In the 1999 election, the state of Florida was too close to call, and it was the deciding state

They did recounts, and the republicans challenged many ballets – because they were punched ballots, where the voter had not pushed the paper punch right through the ballot – the little circle that you punch out was hanging by a small bit of paper where the punch had not punched out the full circumference of the circle. They called that a “hanging chad”. Their argument was that you could not be certain that the voter intended to vote for the candidate with the hanging chad, they may have meant to not vote at all. There were committees of people ruling on how clearly each ballot had been punched. Most of the ballets in this condition were democratic votes because the older folks with weaker hands had voted mostly Democrat.

Eventually the Supreme Court called a halt to the recounts and demanded the state declare a winner – at which point in the process, George W. Bush was ahead by a few hundred votes and he was declared the winner. Al Gore, who most historians now believe would have won if the counts had been allowed to finish, was a loyal American who believed in democracy and the rule of law, so he accepted the result and conceded.

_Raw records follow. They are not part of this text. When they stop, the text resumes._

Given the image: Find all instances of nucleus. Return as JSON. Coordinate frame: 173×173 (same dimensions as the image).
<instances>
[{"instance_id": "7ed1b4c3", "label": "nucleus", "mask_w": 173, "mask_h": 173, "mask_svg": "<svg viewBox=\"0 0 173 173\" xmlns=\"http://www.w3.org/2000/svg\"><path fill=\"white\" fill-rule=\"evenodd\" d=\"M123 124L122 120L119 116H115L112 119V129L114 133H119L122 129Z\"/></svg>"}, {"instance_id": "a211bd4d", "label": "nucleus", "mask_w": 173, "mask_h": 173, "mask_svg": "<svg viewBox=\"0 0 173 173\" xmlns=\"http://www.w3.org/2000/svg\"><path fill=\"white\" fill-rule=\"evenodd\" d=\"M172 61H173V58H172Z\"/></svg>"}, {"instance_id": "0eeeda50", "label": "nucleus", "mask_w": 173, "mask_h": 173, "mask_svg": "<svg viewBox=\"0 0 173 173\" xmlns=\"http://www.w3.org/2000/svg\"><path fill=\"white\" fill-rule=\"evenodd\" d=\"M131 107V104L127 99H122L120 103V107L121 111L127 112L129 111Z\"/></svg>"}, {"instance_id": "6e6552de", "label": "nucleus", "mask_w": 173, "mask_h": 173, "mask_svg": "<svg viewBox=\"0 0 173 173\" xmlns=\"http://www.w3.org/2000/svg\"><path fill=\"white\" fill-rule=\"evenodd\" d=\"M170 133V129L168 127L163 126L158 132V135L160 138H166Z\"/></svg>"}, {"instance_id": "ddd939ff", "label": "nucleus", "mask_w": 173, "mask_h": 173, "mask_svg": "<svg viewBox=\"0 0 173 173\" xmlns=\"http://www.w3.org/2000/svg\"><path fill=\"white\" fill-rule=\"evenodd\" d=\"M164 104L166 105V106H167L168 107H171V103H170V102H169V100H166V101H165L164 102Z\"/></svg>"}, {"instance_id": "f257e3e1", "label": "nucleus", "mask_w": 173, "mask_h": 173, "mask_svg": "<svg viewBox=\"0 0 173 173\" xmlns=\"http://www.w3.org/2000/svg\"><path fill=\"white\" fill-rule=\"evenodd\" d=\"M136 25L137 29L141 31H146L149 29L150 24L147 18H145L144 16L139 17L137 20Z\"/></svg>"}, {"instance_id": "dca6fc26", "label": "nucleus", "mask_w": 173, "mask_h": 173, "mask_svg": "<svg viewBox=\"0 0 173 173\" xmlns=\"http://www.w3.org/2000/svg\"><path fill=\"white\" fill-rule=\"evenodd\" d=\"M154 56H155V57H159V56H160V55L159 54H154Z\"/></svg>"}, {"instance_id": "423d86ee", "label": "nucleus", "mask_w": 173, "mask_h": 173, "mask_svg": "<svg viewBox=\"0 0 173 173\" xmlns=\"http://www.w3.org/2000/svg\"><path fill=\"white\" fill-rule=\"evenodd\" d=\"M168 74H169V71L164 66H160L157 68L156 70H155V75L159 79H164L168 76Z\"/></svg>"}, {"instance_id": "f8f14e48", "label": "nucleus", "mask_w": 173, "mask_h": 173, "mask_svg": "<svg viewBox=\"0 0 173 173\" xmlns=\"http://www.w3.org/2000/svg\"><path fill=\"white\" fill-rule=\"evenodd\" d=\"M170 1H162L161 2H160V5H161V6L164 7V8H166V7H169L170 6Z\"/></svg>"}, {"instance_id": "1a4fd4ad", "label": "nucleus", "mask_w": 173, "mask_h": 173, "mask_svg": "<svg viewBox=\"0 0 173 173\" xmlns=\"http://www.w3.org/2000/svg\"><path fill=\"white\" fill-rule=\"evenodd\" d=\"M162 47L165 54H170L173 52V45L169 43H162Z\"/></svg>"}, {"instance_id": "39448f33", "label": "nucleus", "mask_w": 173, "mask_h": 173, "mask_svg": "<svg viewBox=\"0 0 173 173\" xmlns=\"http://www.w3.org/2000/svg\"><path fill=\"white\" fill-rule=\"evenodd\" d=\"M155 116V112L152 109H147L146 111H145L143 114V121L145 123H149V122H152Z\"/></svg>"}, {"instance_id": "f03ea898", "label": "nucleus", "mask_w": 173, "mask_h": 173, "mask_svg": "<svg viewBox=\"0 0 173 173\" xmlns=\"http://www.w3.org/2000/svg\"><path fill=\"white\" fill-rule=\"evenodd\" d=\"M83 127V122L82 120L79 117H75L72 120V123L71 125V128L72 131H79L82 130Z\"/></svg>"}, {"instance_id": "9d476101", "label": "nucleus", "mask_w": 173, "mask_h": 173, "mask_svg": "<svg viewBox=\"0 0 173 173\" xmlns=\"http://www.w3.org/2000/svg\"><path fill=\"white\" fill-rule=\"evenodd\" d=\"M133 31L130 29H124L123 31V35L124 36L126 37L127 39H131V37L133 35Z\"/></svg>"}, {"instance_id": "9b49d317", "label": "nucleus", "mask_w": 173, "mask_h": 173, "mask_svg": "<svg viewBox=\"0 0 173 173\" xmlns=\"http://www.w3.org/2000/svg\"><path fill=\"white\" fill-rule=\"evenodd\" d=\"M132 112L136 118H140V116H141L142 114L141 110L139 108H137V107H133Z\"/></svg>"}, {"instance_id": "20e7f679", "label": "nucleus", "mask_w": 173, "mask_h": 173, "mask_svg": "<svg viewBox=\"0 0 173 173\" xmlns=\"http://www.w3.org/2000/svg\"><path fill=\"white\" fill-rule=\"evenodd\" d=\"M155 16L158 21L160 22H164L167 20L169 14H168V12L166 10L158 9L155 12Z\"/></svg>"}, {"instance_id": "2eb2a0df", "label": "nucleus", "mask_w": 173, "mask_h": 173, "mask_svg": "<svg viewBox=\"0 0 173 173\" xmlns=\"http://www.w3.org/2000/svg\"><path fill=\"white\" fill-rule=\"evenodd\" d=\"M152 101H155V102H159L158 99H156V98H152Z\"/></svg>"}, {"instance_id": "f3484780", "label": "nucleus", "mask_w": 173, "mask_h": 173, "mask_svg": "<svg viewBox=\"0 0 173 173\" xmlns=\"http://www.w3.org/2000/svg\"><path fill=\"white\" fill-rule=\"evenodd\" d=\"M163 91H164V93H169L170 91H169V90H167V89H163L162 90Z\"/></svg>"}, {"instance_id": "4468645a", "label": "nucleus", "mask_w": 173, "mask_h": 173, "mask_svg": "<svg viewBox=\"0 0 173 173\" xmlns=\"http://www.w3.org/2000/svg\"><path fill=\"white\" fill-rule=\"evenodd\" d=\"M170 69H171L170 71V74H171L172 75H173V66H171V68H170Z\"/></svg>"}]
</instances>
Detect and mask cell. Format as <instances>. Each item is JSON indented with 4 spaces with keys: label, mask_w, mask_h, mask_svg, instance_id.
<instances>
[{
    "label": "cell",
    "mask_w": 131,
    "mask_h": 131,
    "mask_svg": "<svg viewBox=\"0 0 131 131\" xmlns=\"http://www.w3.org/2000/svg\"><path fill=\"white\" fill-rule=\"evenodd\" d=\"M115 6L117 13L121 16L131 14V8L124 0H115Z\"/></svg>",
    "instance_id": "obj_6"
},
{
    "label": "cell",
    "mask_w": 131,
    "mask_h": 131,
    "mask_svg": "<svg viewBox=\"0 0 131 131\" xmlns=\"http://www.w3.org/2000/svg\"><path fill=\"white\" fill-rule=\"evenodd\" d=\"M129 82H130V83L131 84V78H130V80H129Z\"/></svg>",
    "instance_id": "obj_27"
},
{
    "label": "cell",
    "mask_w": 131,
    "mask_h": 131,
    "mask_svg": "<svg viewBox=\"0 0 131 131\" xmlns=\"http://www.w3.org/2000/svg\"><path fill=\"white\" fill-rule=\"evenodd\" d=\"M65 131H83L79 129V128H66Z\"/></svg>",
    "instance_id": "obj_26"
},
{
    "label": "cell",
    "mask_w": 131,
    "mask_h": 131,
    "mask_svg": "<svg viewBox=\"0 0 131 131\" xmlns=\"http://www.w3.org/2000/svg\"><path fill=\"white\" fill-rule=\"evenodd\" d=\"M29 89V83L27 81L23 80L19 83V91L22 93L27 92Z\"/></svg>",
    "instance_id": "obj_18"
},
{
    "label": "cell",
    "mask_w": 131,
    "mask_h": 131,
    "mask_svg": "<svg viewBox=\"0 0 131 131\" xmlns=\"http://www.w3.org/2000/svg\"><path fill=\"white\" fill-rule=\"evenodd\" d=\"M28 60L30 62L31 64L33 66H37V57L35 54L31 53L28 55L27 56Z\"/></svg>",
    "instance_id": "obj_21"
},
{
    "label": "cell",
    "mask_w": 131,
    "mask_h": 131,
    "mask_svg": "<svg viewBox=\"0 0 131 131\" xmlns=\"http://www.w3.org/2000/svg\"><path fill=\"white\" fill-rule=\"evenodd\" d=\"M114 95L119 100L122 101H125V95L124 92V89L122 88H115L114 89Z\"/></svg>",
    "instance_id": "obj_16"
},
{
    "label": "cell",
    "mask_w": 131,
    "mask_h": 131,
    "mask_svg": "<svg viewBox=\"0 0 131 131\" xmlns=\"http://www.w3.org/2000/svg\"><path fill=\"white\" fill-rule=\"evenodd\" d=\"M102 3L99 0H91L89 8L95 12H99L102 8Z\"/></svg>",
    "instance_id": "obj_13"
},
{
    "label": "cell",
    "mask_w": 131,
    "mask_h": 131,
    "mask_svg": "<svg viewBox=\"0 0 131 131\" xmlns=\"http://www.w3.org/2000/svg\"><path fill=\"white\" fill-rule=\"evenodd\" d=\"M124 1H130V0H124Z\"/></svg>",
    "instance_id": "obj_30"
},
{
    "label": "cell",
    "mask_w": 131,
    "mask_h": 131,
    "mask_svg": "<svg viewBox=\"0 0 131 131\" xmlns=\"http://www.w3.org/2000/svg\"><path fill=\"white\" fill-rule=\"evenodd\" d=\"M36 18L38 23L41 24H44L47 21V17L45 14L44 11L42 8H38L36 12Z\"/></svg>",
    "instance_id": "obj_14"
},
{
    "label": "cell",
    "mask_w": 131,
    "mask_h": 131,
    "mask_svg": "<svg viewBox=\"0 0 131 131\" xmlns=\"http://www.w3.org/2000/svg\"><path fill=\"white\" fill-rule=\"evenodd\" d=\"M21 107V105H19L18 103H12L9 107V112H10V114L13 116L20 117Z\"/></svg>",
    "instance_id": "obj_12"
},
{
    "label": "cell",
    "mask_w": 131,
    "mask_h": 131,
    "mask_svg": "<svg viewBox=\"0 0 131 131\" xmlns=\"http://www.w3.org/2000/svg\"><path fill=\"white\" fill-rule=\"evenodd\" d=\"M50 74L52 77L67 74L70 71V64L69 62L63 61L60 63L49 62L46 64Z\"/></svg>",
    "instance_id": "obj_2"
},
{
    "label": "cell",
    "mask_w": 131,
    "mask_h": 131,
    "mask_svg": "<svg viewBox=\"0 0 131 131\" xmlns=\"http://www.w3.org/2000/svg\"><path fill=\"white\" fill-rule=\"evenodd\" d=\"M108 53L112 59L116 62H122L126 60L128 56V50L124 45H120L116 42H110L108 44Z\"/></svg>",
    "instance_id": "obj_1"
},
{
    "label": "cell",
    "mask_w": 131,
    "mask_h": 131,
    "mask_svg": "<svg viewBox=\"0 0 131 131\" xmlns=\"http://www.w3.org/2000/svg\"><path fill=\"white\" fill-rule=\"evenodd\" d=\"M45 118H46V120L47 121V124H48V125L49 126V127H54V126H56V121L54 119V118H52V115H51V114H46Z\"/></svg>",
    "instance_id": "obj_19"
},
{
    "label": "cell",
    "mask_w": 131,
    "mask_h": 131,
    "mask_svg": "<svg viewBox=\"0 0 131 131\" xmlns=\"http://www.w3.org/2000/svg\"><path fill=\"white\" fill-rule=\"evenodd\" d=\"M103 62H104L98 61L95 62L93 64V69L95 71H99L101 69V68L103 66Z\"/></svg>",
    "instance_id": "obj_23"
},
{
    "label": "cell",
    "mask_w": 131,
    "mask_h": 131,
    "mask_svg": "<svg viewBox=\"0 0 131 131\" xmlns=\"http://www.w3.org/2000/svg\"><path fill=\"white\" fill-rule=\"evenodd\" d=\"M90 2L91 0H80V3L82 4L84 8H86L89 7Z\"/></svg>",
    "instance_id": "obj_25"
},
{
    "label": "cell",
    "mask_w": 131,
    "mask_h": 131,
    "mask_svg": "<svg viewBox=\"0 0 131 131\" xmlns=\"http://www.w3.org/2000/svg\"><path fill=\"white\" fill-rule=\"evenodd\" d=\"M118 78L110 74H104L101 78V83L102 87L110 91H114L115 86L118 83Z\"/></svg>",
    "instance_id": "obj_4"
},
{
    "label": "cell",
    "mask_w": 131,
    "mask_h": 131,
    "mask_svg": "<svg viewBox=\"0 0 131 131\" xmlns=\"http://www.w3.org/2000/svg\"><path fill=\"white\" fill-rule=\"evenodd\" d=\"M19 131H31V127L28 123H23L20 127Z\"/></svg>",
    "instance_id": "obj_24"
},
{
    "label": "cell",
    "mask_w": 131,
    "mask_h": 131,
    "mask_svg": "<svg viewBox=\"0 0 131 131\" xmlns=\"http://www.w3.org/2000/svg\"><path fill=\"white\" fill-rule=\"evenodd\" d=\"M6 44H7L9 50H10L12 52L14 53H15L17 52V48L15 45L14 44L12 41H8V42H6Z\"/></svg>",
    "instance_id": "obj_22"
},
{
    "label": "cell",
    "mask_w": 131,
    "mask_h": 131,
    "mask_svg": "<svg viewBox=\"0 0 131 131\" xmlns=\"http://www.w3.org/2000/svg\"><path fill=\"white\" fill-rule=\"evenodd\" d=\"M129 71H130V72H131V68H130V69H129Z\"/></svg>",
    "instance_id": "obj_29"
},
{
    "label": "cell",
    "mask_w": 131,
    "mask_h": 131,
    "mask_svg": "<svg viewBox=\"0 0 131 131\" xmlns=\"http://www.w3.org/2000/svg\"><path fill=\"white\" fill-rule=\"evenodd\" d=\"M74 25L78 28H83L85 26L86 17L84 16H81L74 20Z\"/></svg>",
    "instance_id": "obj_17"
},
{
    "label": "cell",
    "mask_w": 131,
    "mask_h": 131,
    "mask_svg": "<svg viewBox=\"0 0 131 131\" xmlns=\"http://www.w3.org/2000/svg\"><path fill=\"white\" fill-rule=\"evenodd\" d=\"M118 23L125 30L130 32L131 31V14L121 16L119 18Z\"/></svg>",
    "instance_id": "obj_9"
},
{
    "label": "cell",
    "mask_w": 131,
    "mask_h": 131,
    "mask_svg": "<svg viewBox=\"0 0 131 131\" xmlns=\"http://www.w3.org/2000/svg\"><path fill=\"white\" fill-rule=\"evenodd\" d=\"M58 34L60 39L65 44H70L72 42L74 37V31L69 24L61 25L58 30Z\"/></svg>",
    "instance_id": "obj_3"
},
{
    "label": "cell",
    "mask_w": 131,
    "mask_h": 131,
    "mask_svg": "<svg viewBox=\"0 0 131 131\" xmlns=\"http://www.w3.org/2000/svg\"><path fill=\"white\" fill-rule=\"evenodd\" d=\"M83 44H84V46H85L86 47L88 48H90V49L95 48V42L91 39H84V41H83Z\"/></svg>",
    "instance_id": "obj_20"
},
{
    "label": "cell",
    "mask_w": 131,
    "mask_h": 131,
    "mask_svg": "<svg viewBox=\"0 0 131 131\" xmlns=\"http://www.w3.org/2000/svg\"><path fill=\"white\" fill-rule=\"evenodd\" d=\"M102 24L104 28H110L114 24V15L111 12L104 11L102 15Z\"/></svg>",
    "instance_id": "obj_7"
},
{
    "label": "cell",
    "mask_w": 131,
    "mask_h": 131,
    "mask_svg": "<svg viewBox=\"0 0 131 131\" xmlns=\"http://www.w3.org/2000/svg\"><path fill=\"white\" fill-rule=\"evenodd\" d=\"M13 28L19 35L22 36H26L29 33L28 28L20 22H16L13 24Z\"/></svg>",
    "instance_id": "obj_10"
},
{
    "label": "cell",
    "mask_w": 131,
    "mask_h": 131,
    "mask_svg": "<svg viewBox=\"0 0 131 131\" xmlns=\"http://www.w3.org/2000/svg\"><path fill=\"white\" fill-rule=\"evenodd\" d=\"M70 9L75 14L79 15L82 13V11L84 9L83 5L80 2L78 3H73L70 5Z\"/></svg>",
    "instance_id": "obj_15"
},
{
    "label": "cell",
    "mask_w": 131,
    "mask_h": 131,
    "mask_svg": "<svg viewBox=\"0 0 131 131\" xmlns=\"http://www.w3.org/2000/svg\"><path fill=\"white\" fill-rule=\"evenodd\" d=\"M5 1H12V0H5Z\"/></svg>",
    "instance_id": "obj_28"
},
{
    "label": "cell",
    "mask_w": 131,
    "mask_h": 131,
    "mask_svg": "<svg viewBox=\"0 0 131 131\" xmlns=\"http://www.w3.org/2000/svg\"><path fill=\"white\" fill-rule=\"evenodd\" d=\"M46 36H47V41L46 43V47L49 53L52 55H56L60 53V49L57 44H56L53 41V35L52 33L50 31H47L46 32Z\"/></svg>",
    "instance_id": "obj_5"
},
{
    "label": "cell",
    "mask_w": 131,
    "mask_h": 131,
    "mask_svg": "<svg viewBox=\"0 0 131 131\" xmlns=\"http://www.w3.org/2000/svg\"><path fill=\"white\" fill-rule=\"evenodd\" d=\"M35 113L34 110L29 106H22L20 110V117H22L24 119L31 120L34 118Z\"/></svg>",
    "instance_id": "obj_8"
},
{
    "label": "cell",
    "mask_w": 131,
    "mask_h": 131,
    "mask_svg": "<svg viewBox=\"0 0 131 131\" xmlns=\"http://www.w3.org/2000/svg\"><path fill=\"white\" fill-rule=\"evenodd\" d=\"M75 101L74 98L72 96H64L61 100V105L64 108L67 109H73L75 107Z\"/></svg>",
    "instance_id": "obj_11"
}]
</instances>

The “hanging chad” is how republicans tried to steal an election they very likely lost – though they did it with real legal cases argued in front of real judges, and it worked for them. It was very dirty pool, but not all the way to the traitorous nonsense Trump tried to pull. It was however, what gave Trump the idea that if he could create enough legal confusion, he might be able to hold on to power despite losing the election. He just needed the Supreme Court to rule a few states’ election processes were flawed, then uphold the precedent that there was a time limit on certifying a winner, and then the state assemblies could select electors instead of the voters – disenfranchising 7 or 8 million Democrat voters in half a dozen states in the process.